##### EXERCISE MATERIALS #####

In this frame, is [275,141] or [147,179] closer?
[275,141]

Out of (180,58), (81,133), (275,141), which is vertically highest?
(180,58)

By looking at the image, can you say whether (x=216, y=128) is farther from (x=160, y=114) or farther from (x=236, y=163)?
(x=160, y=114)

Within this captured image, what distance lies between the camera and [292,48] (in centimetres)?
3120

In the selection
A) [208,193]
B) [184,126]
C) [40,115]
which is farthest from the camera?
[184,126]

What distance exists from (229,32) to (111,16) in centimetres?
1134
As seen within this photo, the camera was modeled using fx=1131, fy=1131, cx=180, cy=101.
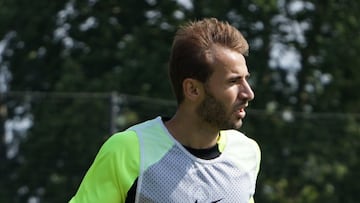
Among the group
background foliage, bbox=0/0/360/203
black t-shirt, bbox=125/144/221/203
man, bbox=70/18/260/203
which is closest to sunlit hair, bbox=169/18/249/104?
man, bbox=70/18/260/203

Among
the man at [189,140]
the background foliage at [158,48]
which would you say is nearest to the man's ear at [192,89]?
the man at [189,140]

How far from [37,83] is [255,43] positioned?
307cm

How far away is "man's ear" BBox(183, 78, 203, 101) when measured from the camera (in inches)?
150

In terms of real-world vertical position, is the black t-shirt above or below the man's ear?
below

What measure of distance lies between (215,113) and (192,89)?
113mm

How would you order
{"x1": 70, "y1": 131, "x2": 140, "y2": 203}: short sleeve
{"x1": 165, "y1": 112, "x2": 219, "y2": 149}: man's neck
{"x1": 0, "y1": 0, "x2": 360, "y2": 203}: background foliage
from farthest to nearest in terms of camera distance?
{"x1": 0, "y1": 0, "x2": 360, "y2": 203}: background foliage
{"x1": 165, "y1": 112, "x2": 219, "y2": 149}: man's neck
{"x1": 70, "y1": 131, "x2": 140, "y2": 203}: short sleeve

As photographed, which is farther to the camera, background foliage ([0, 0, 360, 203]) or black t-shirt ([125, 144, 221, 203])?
background foliage ([0, 0, 360, 203])

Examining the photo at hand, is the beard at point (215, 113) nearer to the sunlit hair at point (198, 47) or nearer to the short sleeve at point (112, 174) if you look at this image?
the sunlit hair at point (198, 47)

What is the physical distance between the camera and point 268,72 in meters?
Answer: 15.4

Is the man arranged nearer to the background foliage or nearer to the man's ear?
the man's ear

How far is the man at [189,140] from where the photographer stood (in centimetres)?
375

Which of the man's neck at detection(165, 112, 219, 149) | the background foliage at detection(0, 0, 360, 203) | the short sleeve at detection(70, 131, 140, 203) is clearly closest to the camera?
the short sleeve at detection(70, 131, 140, 203)

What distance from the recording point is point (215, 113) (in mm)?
3803

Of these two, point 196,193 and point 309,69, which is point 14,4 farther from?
point 196,193
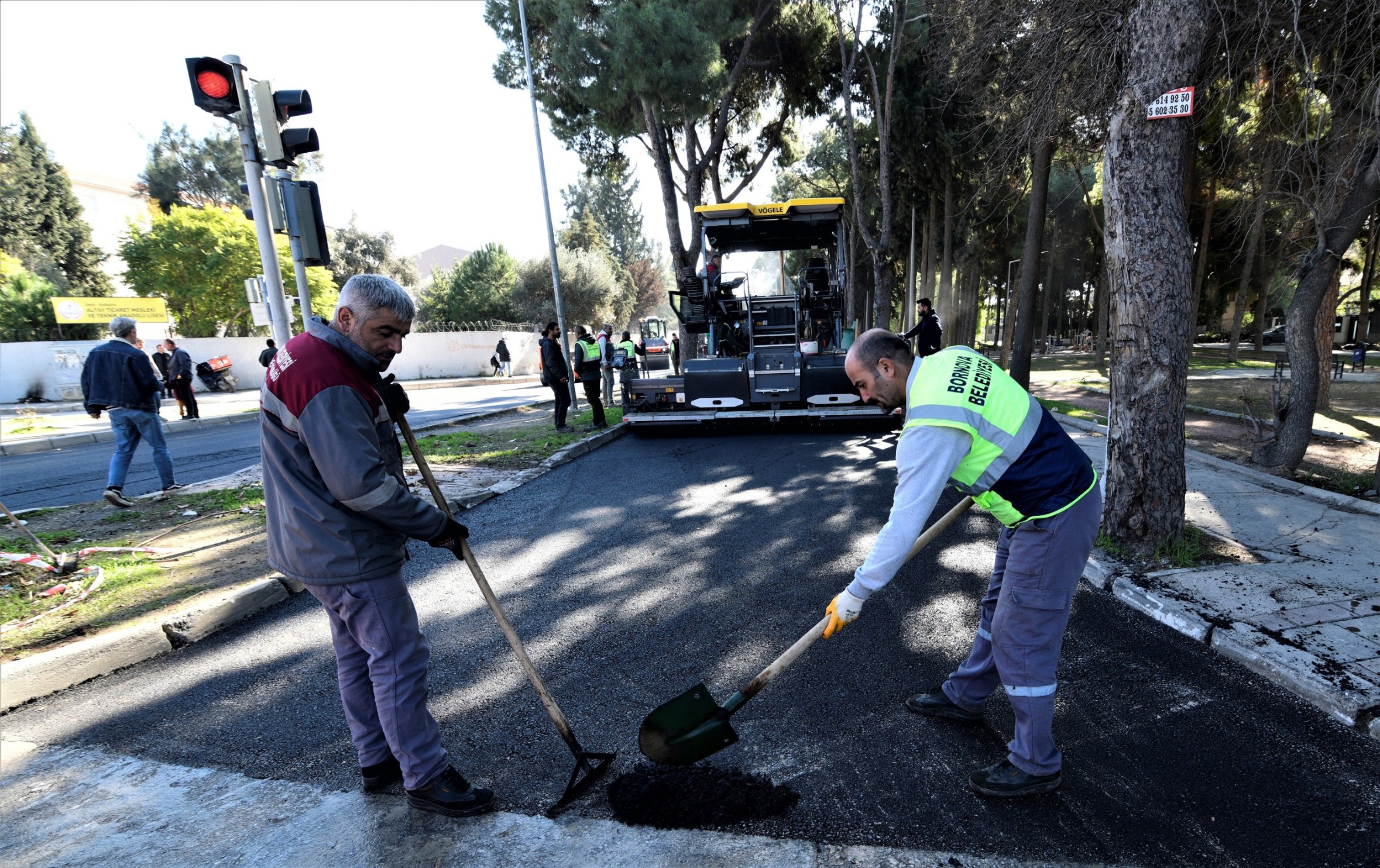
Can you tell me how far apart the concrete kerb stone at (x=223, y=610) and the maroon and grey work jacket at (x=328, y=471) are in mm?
2108

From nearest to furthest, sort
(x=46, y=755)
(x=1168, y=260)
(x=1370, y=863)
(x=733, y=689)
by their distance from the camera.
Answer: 1. (x=1370, y=863)
2. (x=46, y=755)
3. (x=733, y=689)
4. (x=1168, y=260)

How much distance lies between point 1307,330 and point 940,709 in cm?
638

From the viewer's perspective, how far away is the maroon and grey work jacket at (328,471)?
2.05 metres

#####

* _EXERCISE PROMPT_
Swap "distance" for "separation" everywhere in the material from the line containing "How far is the" through the end, and give those lines back with nothing else changed. Leave out the pictures.

* _EXERCISE OUTPUT_
How far is the man at [189,140] from where the photographer stood (in centimetres)?
375

Which of the man's neck at detection(165, 112, 219, 149) | the background foliage at detection(0, 0, 360, 203) | the short sleeve at detection(70, 131, 140, 203) is clearly closest to the camera?
the short sleeve at detection(70, 131, 140, 203)

What separation from the recording point is point (215, 113) (in mm)?
3803

Of these two, point 196,193 and point 309,69, which is point 14,4 farther from?
point 196,193
Can you tell me how far apart the concrete kerb stone at (x=223, y=610) and the maroon and grey work jacket at (x=328, y=471) are in mm?
2108

From nearest to furthest, sort
(x=46, y=755)
(x=1168, y=260)
(x=1370, y=863)
(x=733, y=689)
by their separation from the camera.
Answer: 1. (x=1370, y=863)
2. (x=46, y=755)
3. (x=733, y=689)
4. (x=1168, y=260)

How much separation lies between point 1307,330 and point 940,709 in cm?
638

From the viewer's perspective, how far away is the maroon and grey work jacket at (328,471)?
2.05 metres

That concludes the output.